What about Harvard’s other leaders? So far, they have said nothing. It is likely that back room discussions are dominated by institutional defensiveness, concerns about legal and communications matters, and barely concealed fear, given the explosive nature of such issues at other campuses. Title IX controversies are a constant concern, at Harvard and elsewhere, and Harvard has made serious mistakes in the past. The University now employs a large and increasingly complex organization to deal with claims of unwelcome environment, harassment and assault, as well as issues of “diversity and belonging,” a newly articulated goal now permeating the University. While diversity, belonging and sexual assault are unquestionably important issues, they are tangential to this situation, which concerns a respected faculty member whose supposed transgression is participating in the legal representation of an unpopular defendant. Perhaps the administration should strike a better balance between addressing student concerns and supporting a distinguished faculty member whose advisory role is being inappropriately questioned.

What might we expect in the near future? After due consideration, Harvard’s leaders might offer a robust defense of Professor Sullivan, pointing out the distinction between defender and accused, and celebrating Sullivan’s service as a role model for legal scholarship and practice as well as diversity and inclusion at Harvard. They might use this as a “teachable moment” for a balanced discussion of the #MeToo movement and the tension between giving women who claim to be survivors of sexual assault the benefit of the doubt—#BelieveWomen—and the presumption of innocence, as well as the tendency of student activists to condemn as morally abhorrent those they disagree with, and the lack of critical thinking by some members of Harvard’s community. Unfortunately, the most likely scenario is that when the climate survey of Winthrop House has been carried out the University will remove Professor Sullivan from his role as faculty dean, perhaps pretending it has nothing to with his presence on Weinstein’s legal team. The message will be sent, and it will be heard, loud and clear.

Should this be the outcome, the damage will not be to the reputation of Professor Sullivan, whose accomplishments will remain for all to see, at least to fair-minded people. Rather, it will have the unintended consequence of limiting true diversity and inclusion at this great university, on whose faculty I have proudly served for 41 years. That would not benefit the Harvard community.
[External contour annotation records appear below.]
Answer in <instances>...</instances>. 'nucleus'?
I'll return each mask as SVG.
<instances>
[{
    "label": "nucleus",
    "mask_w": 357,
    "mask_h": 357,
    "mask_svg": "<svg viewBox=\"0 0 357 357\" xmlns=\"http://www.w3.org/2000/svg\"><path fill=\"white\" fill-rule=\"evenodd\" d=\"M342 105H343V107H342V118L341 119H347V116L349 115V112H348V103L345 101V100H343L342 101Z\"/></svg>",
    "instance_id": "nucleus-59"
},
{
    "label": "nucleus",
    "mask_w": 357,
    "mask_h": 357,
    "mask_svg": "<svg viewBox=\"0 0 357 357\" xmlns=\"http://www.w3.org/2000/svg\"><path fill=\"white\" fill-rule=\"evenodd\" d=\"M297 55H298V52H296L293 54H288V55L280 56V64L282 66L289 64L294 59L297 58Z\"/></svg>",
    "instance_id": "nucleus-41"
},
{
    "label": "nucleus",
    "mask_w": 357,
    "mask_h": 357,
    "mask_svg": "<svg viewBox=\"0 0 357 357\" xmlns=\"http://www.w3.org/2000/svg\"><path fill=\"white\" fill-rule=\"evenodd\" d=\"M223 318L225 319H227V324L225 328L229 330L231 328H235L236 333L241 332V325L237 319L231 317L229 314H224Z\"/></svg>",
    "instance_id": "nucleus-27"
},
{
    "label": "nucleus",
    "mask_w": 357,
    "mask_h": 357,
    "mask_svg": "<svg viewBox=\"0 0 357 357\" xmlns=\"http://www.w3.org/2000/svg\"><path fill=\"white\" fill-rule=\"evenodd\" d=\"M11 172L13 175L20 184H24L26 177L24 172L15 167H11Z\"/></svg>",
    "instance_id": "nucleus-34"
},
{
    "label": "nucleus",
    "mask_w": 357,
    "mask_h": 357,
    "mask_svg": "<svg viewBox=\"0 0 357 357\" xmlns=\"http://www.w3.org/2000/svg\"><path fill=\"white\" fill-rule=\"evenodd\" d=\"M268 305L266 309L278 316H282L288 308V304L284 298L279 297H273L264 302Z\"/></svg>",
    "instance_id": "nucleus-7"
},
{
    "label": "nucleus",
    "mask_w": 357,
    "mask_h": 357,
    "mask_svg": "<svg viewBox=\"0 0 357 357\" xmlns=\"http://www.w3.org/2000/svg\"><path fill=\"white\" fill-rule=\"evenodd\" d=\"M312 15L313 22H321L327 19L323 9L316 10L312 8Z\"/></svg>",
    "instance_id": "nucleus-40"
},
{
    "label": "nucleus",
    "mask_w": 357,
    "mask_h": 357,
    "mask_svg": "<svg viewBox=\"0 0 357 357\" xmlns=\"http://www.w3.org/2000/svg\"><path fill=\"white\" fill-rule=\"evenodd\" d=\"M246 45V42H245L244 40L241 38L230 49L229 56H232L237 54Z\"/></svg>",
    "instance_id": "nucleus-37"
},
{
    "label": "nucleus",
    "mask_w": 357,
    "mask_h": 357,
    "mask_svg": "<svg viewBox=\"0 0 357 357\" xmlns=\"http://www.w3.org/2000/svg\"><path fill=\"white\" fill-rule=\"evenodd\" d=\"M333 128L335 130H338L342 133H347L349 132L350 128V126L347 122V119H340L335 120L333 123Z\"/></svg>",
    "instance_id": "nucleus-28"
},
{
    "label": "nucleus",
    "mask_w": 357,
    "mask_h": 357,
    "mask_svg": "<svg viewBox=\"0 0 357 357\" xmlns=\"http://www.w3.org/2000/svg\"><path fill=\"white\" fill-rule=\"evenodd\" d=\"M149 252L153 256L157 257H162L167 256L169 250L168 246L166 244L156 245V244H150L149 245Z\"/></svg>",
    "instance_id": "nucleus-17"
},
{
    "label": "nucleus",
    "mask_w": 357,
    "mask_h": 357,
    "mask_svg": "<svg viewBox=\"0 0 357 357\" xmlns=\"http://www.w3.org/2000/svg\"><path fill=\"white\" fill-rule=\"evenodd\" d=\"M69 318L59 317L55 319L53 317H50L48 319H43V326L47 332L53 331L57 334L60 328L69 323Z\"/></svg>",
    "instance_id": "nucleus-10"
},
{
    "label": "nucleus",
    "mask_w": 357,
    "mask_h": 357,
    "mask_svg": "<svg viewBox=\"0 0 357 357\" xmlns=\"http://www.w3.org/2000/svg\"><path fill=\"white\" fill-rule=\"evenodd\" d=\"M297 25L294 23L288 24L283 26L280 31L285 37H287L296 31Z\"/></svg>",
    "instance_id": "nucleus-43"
However, a positive result could emerge from this outcome. The shameful treatment of this outstanding faculty member and Harvard’s apparent acceptance of the notion that its students require “protection” from challenging ideas, might finally provoke an inflection point in the unwelcome march towards irrationality and group-think now underway at our leading universities. Such an inflection would require faculty and administrators to speak out forcefully for an environment in which diverse scholars and students can interact in a mature and respectful manner, without fear that their words and actions will be seen as inducing trauma, something they’ve proved reluctant to do so far.

In researching this piece, I reached out to many faculty, including several at HLS. All were passionate in agreeing that this episode speaks poorly of Harvard and its current values. Randall Kennedy told me he regrets what he now sees as his own complacency in response to similar events in the past, where he convinced himself they were “one-offs,” or that others would speak up. No longer, he says.

I can find no better ending to this article than the closing words of Kennedy in his piece for the Chronicle of Higher Education. His essay concluded:

That “progressive” activists could denounce so bitterly a person who has demonstrated so clearly a commitment to inclusive, humane, liberal values and practices is indicative of a concerted illiberalism that is menacing university life. As this controversy unfolds, one can only hope that Harvard authorities will decline to defer to expressions of noisy discomfort and instead adhere to those intellectual and moral tenets that sometimes must bear the uncomfortable burden of complexity.

I enthusiastically concur, and implore my colleagues to speak out on this issue. Much hangs in the balance. Silence is complicity.